When the first two cards you receive are of equal value other than a pair of 4’s, 5’s or 10,s, you may elect to split them and play each as a separate hand, drawing to each until you are satisfied or break. You play the right card first followed by the left card. In many casinos, if a pair is split and a third card of the same rank is drawn, the hand may be re-split. To indicate to the dealer your desire to split, merely slide up another bet of equal value next to your first wager, touching neither your cards not the original bet.

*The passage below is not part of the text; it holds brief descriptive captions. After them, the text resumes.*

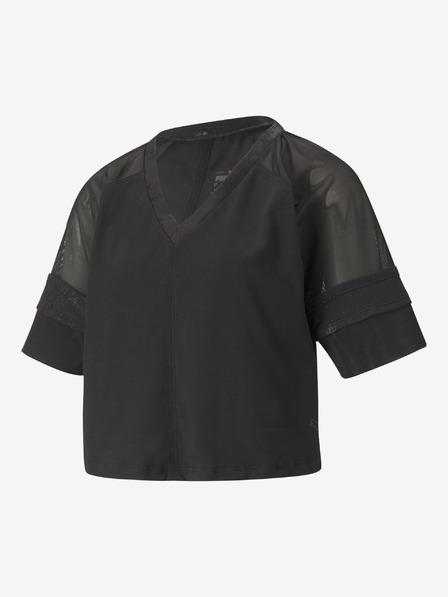 Puma Fashion Luxe Crop-Top Puma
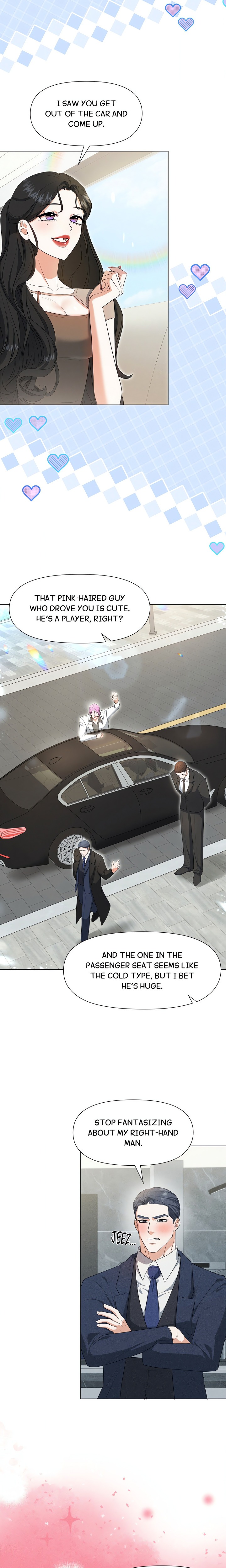 You’re in Trouble, Mister! - Chapter 2 Page 5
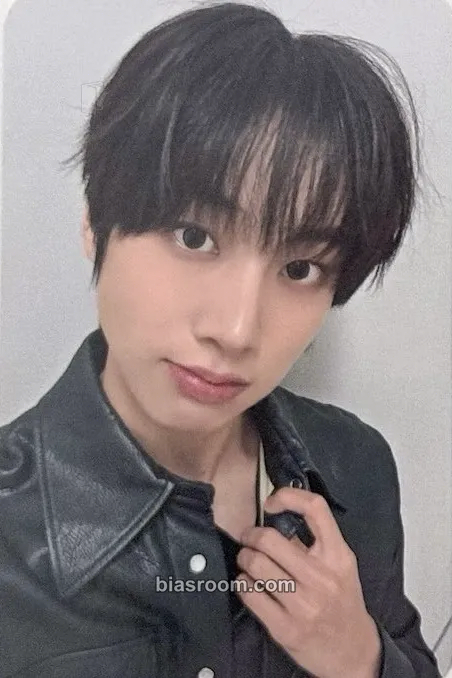 Seonghyeon PUSH BACK Photocard - IDID - IDID K-pop photocard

If you are lucky enough to receive a pair of Aces, most casinos only permit drawing one card when two aces are split. When a 10 value card is drawn to an ace that have been split the resulting hands are not blackjacks but are considered 21, this would tie a dealer 21 but lose to a dealer blackjack
If the dealer turns an up-card of an Ace, he will offer “Insurance” to the players. Insurance bets can be made by betting up to half your original bet amount in the insurance betting stripe in front of your bet. The dealer will check to see if he has a 10-value card underneath his Ace, and if he does have Blackjack, your winning Insurance bet will be paid at odds of 2:1. You’ll lose your original bet of course (unless you also have a Blackjack), so the net effect is that you break even (assuming you bet the full half bet for insurance.) This is why the bet is described as “insurance”, since it seems to protect your original bet against a dealer blackjack. Of course, if the dealer does not have blackjack, you’ll lose the insurance bet, and still have to play the original bet out.